2025 5-star WR Jerome Myles ready to make impact ‘immediately’ for USC – Orange County Register

LOS ANGELES — Coaches would come to Draper, Utah, and whisper promises to Jerome Myles about the role he could play, about a starting spot in their receiver rooms once he got on campus, and the five-star 2025 kid took it all with a grain of salt.

Except when it came from USC’s Lincoln Riley.

“He shot it straight,” Myles, a top receiver recruited by top programs in the country, told the Southern California News Group. “And he was able to prove that I’m going to be able to start my freshman year. And that was definitely a big factor.”

And so, during a 247Sports livestream Wednesday morning from Utah’s Corner Canyon High School, Myles picked up a Utah cap before faking it and announcing his commitment to USC. It’s a massive addition, earning a verbal commitment from one of the nation’s top receivers, with Myles stepping in — with some variation in the assessment of 2026-turned-2025 QB Julian Lewis — as USC’s highest-rated recruit in the 2025 class.

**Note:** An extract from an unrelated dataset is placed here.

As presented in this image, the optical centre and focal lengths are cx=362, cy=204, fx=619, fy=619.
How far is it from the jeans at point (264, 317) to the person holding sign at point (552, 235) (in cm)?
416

Riley, Myles said, was the main coach who communicated with him during USC’s recruiting, a notable interest for a coach who is normally known for being more hands-on with quarterbacks. evidence Riley showed the ability to step in “immediately” and make an impact, and as Myles said, it was simple: USC won’t have many veteran receivers on its roster in 2025.

“I know,” Myles also said, “that he’ll always have a quarterback to get me the ball.”

Myles, who stands 6-foot-2 and weighs 215 pounds, missed playing time the past two seasons but rushed for 246 yards and four touchdowns in two games with Corner Canyon before injuring his knee. His college-level blend of size and speed is enticing, as he ran the fastest 100-yard dash in Utah history in 10.36 seconds in the spring of 2024, and adds to a 2025 USC receiving class loaded with potential weapons from around the country: Texas’ Tanook Hines, Missouri’s Corey Simms and Baltimore’s Romero Ison.

USC’s rising class had looked thin this summer after five-star Georgia defensive backs Justus Terry and Isaiah Gibson decommitted and the program missed out on several top targets. But since then, USC has added a smattering of commitments from the South, with four-stars in Georgia linebacker Jadon Perlotte, Georgia safety Kendarius Reddick and Florida linebacker Ty Jackson, not to mention 2026 No. 1-ranked Georgia linebacker Xavier Griffin.

“That perception, I think, is at an all-time high,” Griffin’s agent, Brandon Nabors, said of families’ views on USC’s recruiting in the South. “Because they really understand that by making the jump to the Big Ten, USC is not afraid to play against top-tier competition.”